DIRECTION
In the GoldenGate eventactions post below, what two values appear in the EVENT_DESC column of the control table?

PASSAGE PROVIDED

Category Archives: Goldengate

Extending GoldenGate Change Data Capture With Eventactions

In the previous post, I discussed a very simple setup of GoldenGate for the purpose of implementing Change Data Capture.  Occasionally, depending on the requirements and the data volume, it may be worthwhile to suspend replication while the application processes data or performs some other work.  One way to do this is with eventactions.  GoldenGate eventactions are a simple way of telling Goldengate to do something if a certain data situation is encountered.  In this example, I am going to data drive my event actions by using a control table with 2 rows:

EVENT_DESC EVENT_TMSTP
SUSPEND REPLICAT 13-DEC-16 11.31.00.881031 AM
RESUME REPLICAT 13-DEC-16 11.48.51.065772 PM

Based on an update to the timestamp in the source system, the downstream replicat will utilize that data to either suspend or resume the replicat.

SUPPLIED INFORMATION
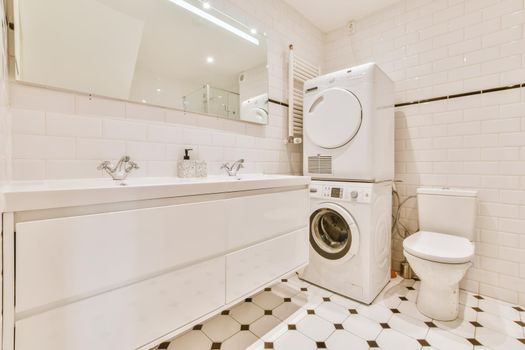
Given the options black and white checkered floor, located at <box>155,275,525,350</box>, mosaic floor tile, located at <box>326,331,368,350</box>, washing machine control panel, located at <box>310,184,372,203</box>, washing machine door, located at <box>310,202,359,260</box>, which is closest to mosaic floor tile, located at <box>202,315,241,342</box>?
black and white checkered floor, located at <box>155,275,525,350</box>

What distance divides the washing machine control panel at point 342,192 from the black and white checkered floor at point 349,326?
2.55 ft

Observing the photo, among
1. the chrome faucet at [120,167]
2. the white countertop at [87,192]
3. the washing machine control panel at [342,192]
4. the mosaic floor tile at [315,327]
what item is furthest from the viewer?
the washing machine control panel at [342,192]

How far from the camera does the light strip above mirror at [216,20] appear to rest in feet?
5.17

EXERCISE OUTPUT
SUSPEND REPLICAT and RESUME REPLICAT